Zizek begins this section on the auto-poesis of the self by exploring the relationship between chaos and order. A major problem in evolutionary cognitivism is to explain how a distinct self-same organism emerges out of its environment. That is to say, how can we account for the cell’s membrane, which serves to delineate the boundaries between the cell and its surroundings? Zizek believes that this problem between the inside and the outside can only be explained when, “the One of an organism as a Whole retroactively ‘posits’ as its result, as that which it dominates and regulates, the set of its own causes” (106). Based on Hegel’s understanding of the infinite as self-limitation, Zizek concludes that the cell is thus true infinity insofar as it imposes its own boundary (i.e. membrane) and does not rely on its environment to set limits.

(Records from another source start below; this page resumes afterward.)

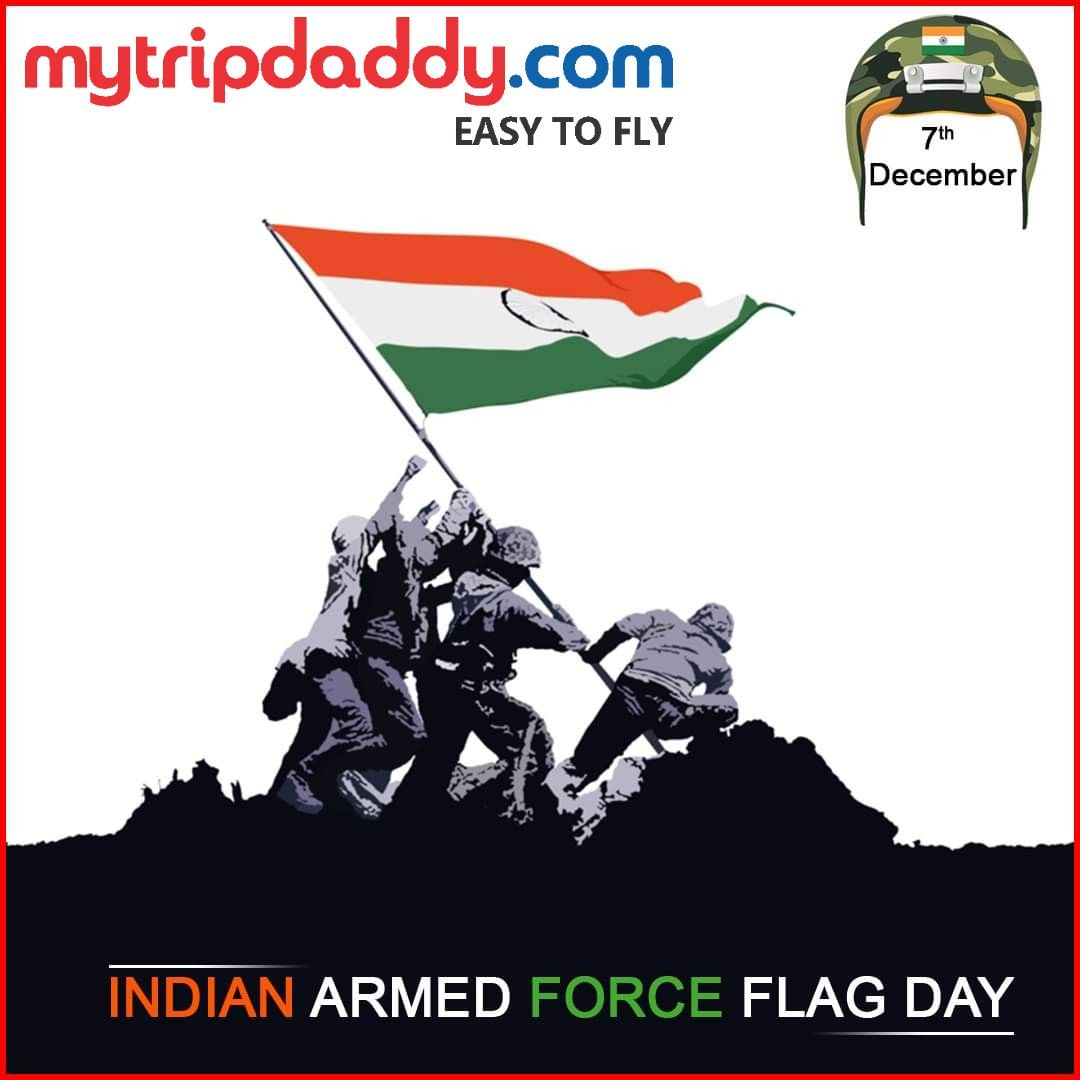 The Armed Forces Flag Day Is Praised On December 7 Consistently As A Day Committed Towards Assortment Of Assets From Indian Re Armed Forces Flag Day Armed Forces Republic Day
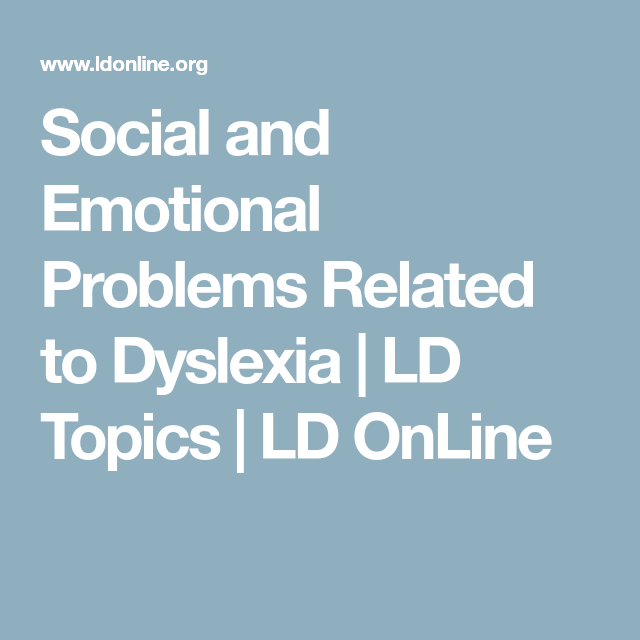 Social And Emotional Problems Related >> Social And Emotional Problems Related To Dyslexia Ld Topics Ld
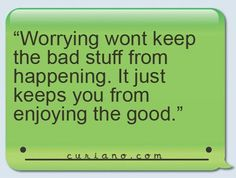 A life without worrying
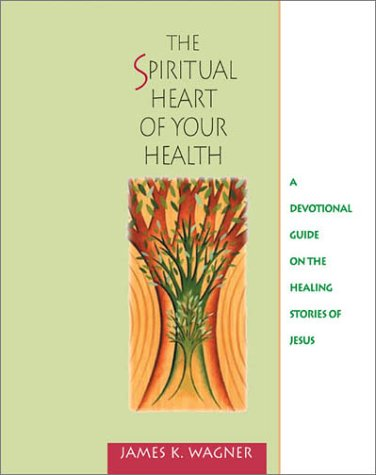 9780835809580: The Spiritual Heart of Your Health: A Devotional Guide on the Healing Stories of Jesus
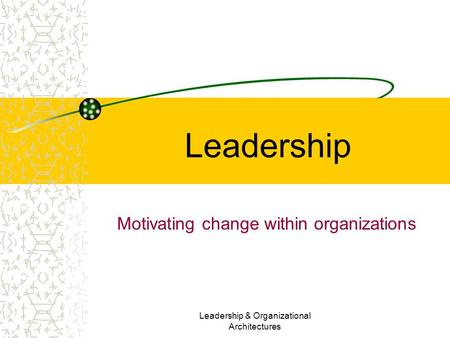 Leadership & Organizational Architectures Leadership Motivating change within organizations.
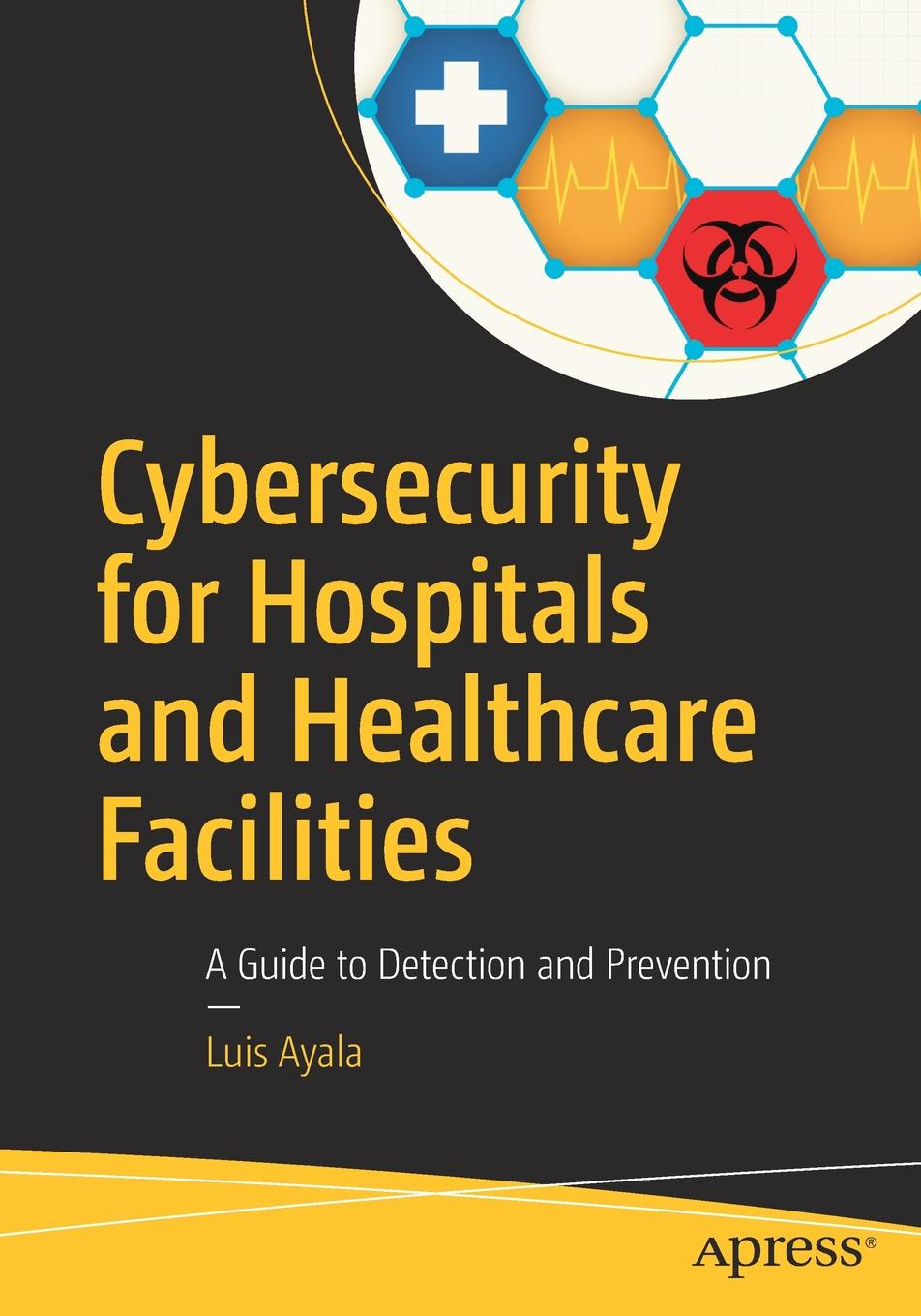 лучшая цена Luis Ayala Cybersecurity for Hospitals and Healthcare Facilities. A Guide to Detection and Prevention
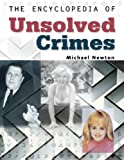 Newton, Michael: The Encyclopedia of Unsolved Crimes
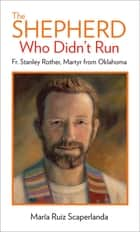 The Shepherd Who Didn't Run - Father Stanley Rother, Martyr from Oklahoma ebook by María Ruiz Scaperlanda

Next, Zizek outlines Hegel’s understanding of origin of human habits. “In his genealogy, Hegel conceives habit as the third, concluding, moment of the dialectical process of the Soul, whose structure follows the triad of notion – judgment – syllogism (107). The dialectic begins with the sentient self, which is simply an undifferentiated sensing object that Zizek compares to Freud’s notion of oceanic feeling. At this lowest level, the Soul lacks self-reflection. In judgment, the next movement, the Self has the ability to feel itself, which poses the unique problem of how it can serve as both the form and content of feeling. As Zizek puts it quite aptly, “the frame itself has to become part of the enframed content” (108). The exact problem is the self’s inability to grasp the frame itself since everything that is perceived is always already filtered through that frame. Zizek enlists Deleuze’s notion of the virtual (i.e. the actuality of the possible) to serve as a way out of this dilemma. According to Zizek, the self’s self-consciousness is in fact the actuality of its possibility. Within Kant’s philosophy we run up against a limit precisely when the self’s phenomenal experience of itself would suggest that the self could have access to the noumenal.

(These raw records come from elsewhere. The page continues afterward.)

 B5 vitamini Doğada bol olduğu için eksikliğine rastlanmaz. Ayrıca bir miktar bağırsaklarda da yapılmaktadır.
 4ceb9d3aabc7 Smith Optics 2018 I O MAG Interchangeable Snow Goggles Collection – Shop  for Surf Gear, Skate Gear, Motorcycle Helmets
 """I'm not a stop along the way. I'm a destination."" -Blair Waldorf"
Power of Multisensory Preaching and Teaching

Hegel frames the problem in this way, “the subject finds itself in contradiction between the totality systematized in its consciousness, and the particular determination which, in itself, is not fluid and is not reduced to its proper place and rank. This is mental derangement” (110). Zizek urges us to read Hegel as saying that madness is always a potentiality of man’s ontological position. Moreover, sanity can only ever emerge by overcoming the potential threat of insanity. For Hegel, “in a habit, the subject finds a way to ‘possess itself,’ to stabilize its own inner content in ‘having’ as its property a habit, i.e., not a positive actual feature, but a virtual entity, a universal disposition to (re)act in a certain way. Habit and madness are to be thought together: habit is the way to stabilize the imbalance of madness” (112).

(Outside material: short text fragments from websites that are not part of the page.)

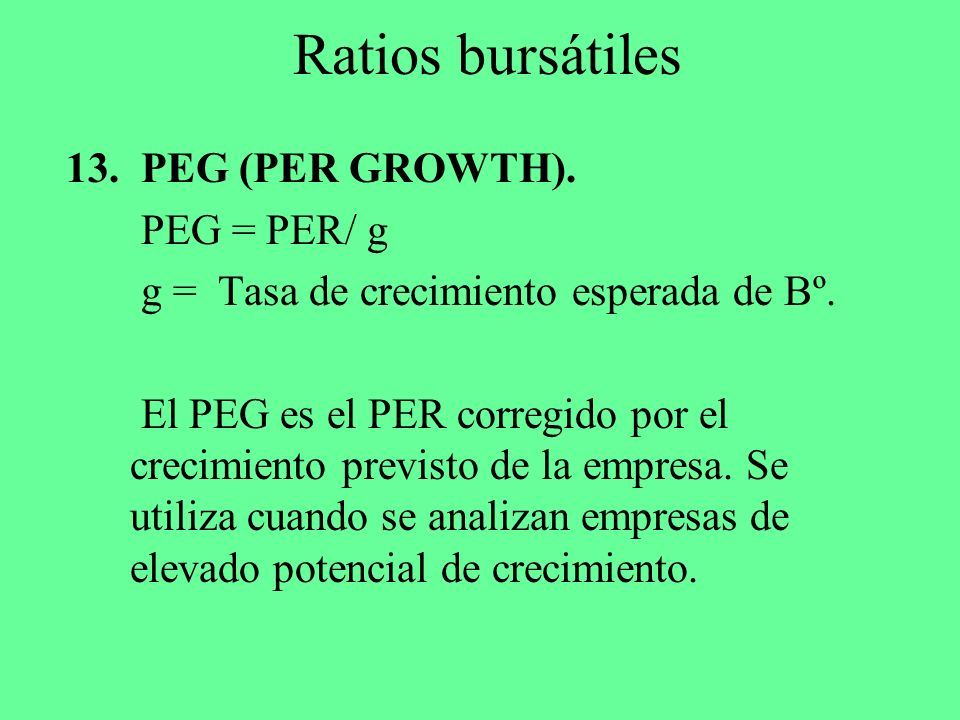 Ratios bursátiles PEG (PER GROWTH). PEG = PER/ g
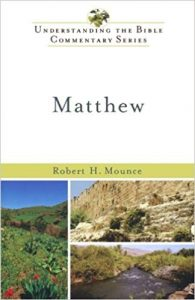 Matthew commentary by Robert Mounce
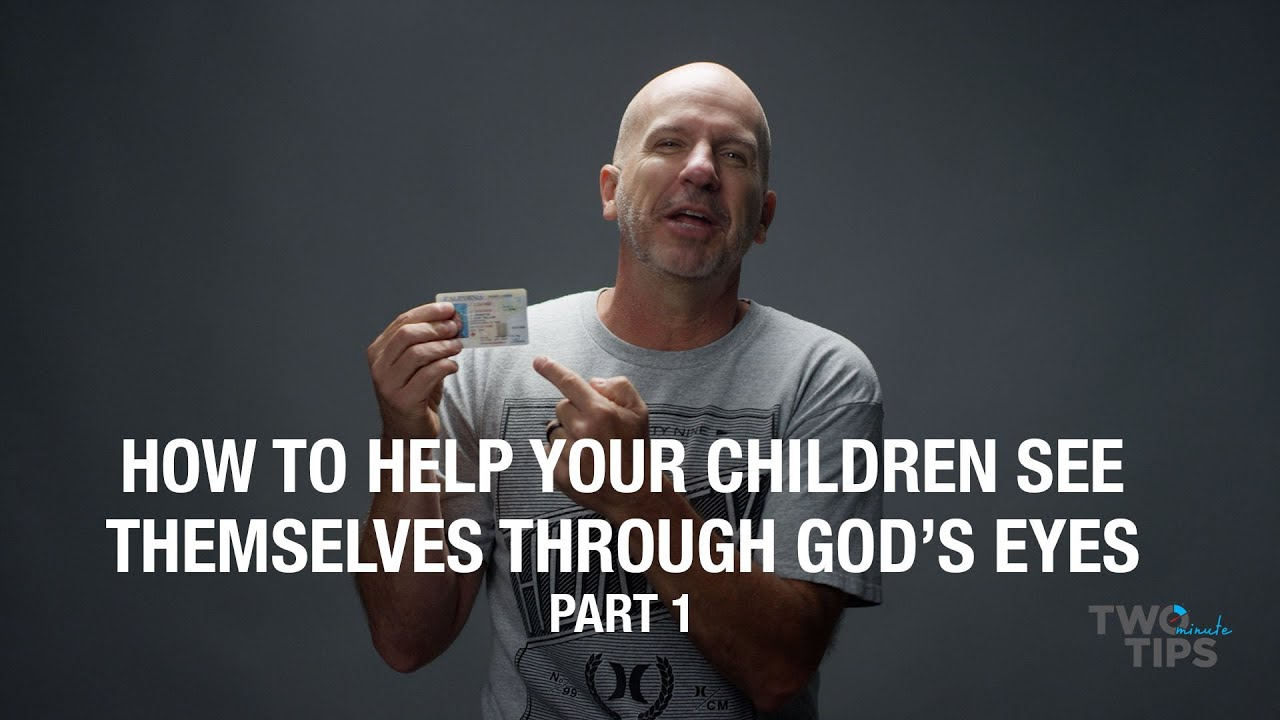 How to Help Your Children See Themselves Through God's Eyes, Part 1 | TWO MINUTE TIPS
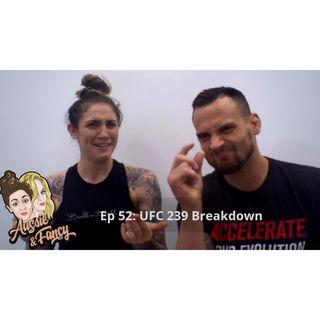 Ep 52: UFC 239 Aussie and Fancy Breakdown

To properly understand the relationship between the soul and the body, we must always think the two together. That is to say the body is always already impregnated with the soul, and the soul must be embodied to manifest itself. This closed circle can only be broken through by the moment of judgment in which a “self-referentiality which twists the circle into itself” (113). Zizek goes on to say that “the process of corporeal self-expression has no pre-existing referent as its mooring point: the entire movement is thoroughly self-referential, it is only through the process of ‘expression’ (externalization in bodily signs) that the expressed Inner Self (the content of these signs) is retroactively created” (113). This “lack of any ontological guarantee” (113) leads him to conclude that our behaviors and speech acts are always potentially threatened by irony. Namely when I say A, it always possible that I mean to imply non-A. He goes on to argue that it is possible that the emotions I present in my persona (mask) may be more representative of my true self than how I truly feel in my inner self. Hence, the violent personas that people often adopt in video games that are completely at odds with how they conduct themselves in society, might be truer expressions of the real self. Thus the persona people present in public might actually be a false mask that conceals the true violent self. Habit can break out of this dilemma by “putting truth in ‘mindless’ expressions” (114). Moreover, habit is unique insofar as it literally signifies nothing. Zizek goes on to connect this with the Lacanian signifier that “represents the subject for another signifier” (115). “The ‘nothing’ is the void of the subject itself, so that the absence of an ultimate reference means that the absence itself is the ultimate reference, and this absence is the subject itself” (115).

According to Hegel the pure self has no interior nature but rather is defined by an externality, which “stands for the paradoxical short-circuit of the super-natural (spiritual) in its natural state” (117). Spirit is part of nature and can only ever emerge through the affliction of the self. This leads him to reinterpret Sartre’s discussion of the waiter in the café. The only way for the water to retain a sense of freedom is to over-identify with his role. In fact, this should suggest that those waiters who add a personal touch to their service betray the fact that they are not free in their role. The supposed personal touch gives them the false impression that there is a real person under the persona as waiter when in reality it “provides the sense of false freedom, allowing me to accommodate myself to my self-objectivization in the role that I am playing” (118).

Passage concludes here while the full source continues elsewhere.